Retype word for word the stretch of entries below from the line that has "The Banjo Song" through the line that has "2020 Ford Transit-350 full", and omit the pictures.

THE INPUT
+ + + + +

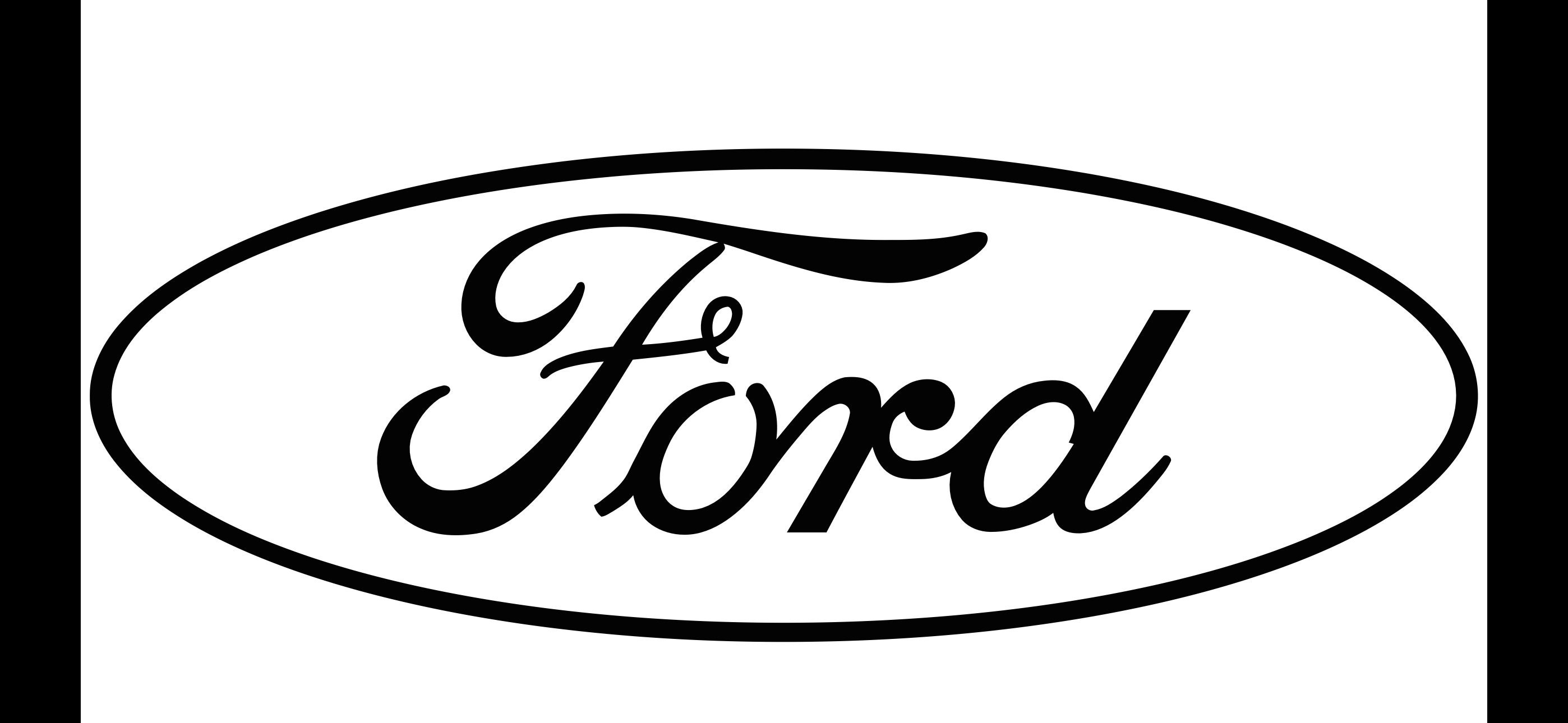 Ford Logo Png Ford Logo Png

+ + + + +

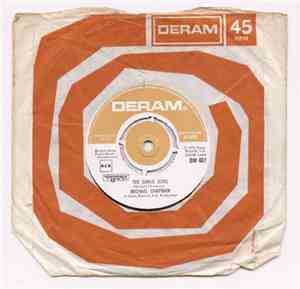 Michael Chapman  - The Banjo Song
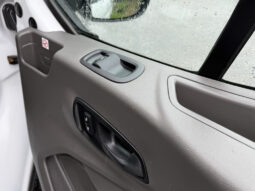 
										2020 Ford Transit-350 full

+ + + + +

YOUR RESPONSE
 Michael Chapman  - The Banjo Song
										2020 Ford Transit-350 full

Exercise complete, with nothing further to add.